Your task is to output every record exactly as it is given.

> [Listed entries]

╭──

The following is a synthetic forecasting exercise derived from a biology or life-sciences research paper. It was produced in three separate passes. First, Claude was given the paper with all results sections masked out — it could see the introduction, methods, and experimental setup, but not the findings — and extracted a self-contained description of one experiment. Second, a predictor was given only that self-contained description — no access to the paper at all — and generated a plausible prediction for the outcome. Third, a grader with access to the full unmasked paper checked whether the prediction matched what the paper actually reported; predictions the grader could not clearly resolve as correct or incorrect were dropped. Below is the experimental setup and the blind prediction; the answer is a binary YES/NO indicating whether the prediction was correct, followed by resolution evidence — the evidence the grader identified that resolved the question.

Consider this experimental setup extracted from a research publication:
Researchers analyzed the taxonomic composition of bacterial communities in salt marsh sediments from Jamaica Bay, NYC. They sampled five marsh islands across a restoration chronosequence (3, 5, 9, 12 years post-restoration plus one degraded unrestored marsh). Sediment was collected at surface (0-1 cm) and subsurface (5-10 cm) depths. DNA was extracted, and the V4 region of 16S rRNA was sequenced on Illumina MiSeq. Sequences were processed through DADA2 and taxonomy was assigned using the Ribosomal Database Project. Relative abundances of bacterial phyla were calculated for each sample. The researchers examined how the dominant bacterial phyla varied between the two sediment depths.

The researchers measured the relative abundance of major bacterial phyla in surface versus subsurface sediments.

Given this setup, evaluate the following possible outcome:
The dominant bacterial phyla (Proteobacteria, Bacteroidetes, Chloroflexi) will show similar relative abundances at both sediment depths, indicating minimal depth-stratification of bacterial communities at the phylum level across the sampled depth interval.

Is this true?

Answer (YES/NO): NO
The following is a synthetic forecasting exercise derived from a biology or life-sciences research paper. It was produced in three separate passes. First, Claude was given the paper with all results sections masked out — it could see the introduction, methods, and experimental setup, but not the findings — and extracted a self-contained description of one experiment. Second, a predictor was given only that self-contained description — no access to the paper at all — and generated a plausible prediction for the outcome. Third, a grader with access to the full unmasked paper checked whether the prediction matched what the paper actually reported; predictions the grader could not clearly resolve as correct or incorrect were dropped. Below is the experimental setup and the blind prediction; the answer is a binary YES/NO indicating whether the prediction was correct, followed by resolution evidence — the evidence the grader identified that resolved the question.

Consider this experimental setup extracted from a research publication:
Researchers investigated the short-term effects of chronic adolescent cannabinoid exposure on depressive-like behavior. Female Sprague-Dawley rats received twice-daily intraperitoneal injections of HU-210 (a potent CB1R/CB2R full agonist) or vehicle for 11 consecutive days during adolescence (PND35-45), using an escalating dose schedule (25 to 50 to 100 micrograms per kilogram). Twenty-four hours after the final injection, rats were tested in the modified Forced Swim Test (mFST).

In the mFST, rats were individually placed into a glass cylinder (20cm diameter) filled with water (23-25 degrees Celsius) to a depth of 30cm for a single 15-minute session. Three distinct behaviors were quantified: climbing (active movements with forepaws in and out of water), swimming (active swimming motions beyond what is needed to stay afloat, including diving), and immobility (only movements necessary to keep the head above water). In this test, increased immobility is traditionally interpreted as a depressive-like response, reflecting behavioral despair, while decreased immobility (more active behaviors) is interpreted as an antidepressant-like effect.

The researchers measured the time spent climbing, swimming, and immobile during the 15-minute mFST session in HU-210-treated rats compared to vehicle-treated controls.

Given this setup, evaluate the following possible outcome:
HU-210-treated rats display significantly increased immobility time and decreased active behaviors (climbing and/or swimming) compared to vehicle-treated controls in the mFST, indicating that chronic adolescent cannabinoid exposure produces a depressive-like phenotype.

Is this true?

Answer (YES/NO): NO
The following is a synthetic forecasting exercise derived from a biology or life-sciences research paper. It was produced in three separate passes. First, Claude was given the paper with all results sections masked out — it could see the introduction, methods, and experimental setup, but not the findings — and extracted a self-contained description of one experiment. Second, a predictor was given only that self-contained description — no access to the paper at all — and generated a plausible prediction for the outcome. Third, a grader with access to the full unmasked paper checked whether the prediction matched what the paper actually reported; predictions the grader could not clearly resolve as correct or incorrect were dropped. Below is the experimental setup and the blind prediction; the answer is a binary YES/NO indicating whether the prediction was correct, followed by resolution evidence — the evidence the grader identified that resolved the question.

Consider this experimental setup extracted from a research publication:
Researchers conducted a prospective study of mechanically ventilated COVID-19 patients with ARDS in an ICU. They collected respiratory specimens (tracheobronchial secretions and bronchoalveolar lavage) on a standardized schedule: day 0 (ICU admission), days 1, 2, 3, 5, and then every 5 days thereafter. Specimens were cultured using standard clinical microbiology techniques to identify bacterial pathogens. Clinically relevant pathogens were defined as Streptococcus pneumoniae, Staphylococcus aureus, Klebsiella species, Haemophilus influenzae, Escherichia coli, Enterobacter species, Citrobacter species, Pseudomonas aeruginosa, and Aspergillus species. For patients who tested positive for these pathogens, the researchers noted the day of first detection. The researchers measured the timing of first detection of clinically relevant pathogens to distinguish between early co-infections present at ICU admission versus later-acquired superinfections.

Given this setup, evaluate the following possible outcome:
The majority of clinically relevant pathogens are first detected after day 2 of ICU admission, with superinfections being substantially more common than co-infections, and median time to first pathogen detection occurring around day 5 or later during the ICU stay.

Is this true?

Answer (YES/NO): YES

╰──

> [Your solution]
The following is a synthetic forecasting exercise derived from a biology or life-sciences research paper. It was produced in three separate passes. First, Claude was given the paper with all results sections masked out — it could see the introduction, methods, and experimental setup, but not the findings — and extracted a self-contained description of one experiment. Second, a predictor was given only that self-contained description — no access to the paper at all — and generated a plausible prediction for the outcome. Third, a grader with access to the full unmasked paper checked whether the prediction matched what the paper actually reported; predictions the grader could not clearly resolve as correct or incorrect were dropped. Below is the experimental setup and the blind prediction; the answer is a binary YES/NO indicating whether the prediction was correct, followed by resolution evidence — the evidence the grader identified that resolved the question.

Consider this experimental setup extracted from a research publication:
Researchers analyzed the taxonomic composition of bacterial communities in salt marsh sediments from Jamaica Bay, NYC. They sampled five marsh islands across a restoration chronosequence (3, 5, 9, 12 years post-restoration plus one degraded unrestored marsh). Sediment was collected at surface (0-1 cm) and subsurface (5-10 cm) depths. DNA was extracted, and the V4 region of 16S rRNA was sequenced on Illumina MiSeq. Sequences were processed through DADA2 and taxonomy was assigned using the Ribosomal Database Project. Relative abundances of bacterial phyla were calculated for each sample. The researchers examined how the dominant bacterial phyla varied between the two sediment depths.

The researchers measured the relative abundance of major bacterial phyla in surface versus subsurface sediments.

Given this setup, evaluate the following possible outcome:
The dominant bacterial phyla (Proteobacteria, Bacteroidetes, Chloroflexi) will show similar relative abundances at both sediment depths, indicating minimal depth-stratification of bacterial communities at the phylum level across the sampled depth interval.

Is this true?

Answer (YES/NO): NO
The following is a synthetic forecasting exercise derived from a biology or life-sciences research paper. It was produced in three separate passes. First, Claude was given the paper with all results sections masked out — it could see the introduction, methods, and experimental setup, but not the findings — and extracted a self-contained description of one experiment. Second, a predictor was given only that self-contained description — no access to the paper at all — and generated a plausible prediction for the outcome. Third, a grader with access to the full unmasked paper checked whether the prediction matched what the paper actually reported; predictions the grader could not clearly resolve as correct or incorrect were dropped. Below is the experimental setup and the blind prediction; the answer is a binary YES/NO indicating whether the prediction was correct, followed by resolution evidence — the evidence the grader identified that resolved the question.

Consider this experimental setup extracted from a research publication:
Researchers investigated the short-term effects of chronic adolescent cannabinoid exposure on depressive-like behavior. Female Sprague-Dawley rats received twice-daily intraperitoneal injections of HU-210 (a potent CB1R/CB2R full agonist) or vehicle for 11 consecutive days during adolescence (PND35-45), using an escalating dose schedule (25 to 50 to 100 micrograms per kilogram). Twenty-four hours after the final injection, rats were tested in the modified Forced Swim Test (mFST).

In the mFST, rats were individually placed into a glass cylinder (20cm diameter) filled with water (23-25 degrees Celsius) to a depth of 30cm for a single 15-minute session. Three distinct behaviors were quantified: climbing (active movements with forepaws in and out of water), swimming (active swimming motions beyond what is needed to stay afloat, including diving), and immobility (only movements necessary to keep the head above water). In this test, increased immobility is traditionally interpreted as a depressive-like response, reflecting behavioral despair, while decreased immobility (more active behaviors) is interpreted as an antidepressant-like effect.

The researchers measured the time spent climbing, swimming, and immobile during the 15-minute mFST session in HU-210-treated rats compared to vehicle-treated controls.

Given this setup, evaluate the following possible outcome:
HU-210-treated rats display significantly increased immobility time and decreased active behaviors (climbing and/or swimming) compared to vehicle-treated controls in the mFST, indicating that chronic adolescent cannabinoid exposure produces a depressive-like phenotype.

Is this true?

Answer (YES/NO): NO
The following is a synthetic forecasting exercise derived from a biology or life-sciences research paper. It was produced in three separate passes. First, Claude was given the paper with all results sections masked out — it could see the introduction, methods, and experimental setup, but not the findings — and extracted a self-contained description of one experiment. Second, a predictor was given only that self-contained description — no access to the paper at all — and generated a plausible prediction for the outcome. Third, a grader with access to the full unmasked paper checked whether the prediction matched what the paper actually reported; predictions the grader could not clearly resolve as correct or incorrect were dropped. Below is the experimental setup and the blind prediction; the answer is a binary YES/NO indicating whether the prediction was correct, followed by resolution evidence — the evidence the grader identified that resolved the question.

Consider this experimental setup extracted from a research publication:
Researchers conducted a prospective study of mechanically ventilated COVID-19 patients with ARDS in an ICU. They collected respiratory specimens (tracheobronchial secretions and bronchoalveolar lavage) on a standardized schedule: day 0 (ICU admission), days 1, 2, 3, 5, and then every 5 days thereafter. Specimens were cultured using standard clinical microbiology techniques to identify bacterial pathogens. Clinically relevant pathogens were defined as Streptococcus pneumoniae, Staphylococcus aureus, Klebsiella species, Haemophilus influenzae, Escherichia coli, Enterobacter species, Citrobacter species, Pseudomonas aeruginosa, and Aspergillus species. For patients who tested positive for these pathogens, the researchers noted the day of first detection. The researchers measured the timing of first detection of clinically relevant pathogens to distinguish between early co-infections present at ICU admission versus later-acquired superinfections.

Given this setup, evaluate the following possible outcome:
The majority of clinically relevant pathogens are first detected after day 2 of ICU admission, with superinfections being substantially more common than co-infections, and median time to first pathogen detection occurring around day 5 or later during the ICU stay.

Is this true?

Answer (YES/NO): YES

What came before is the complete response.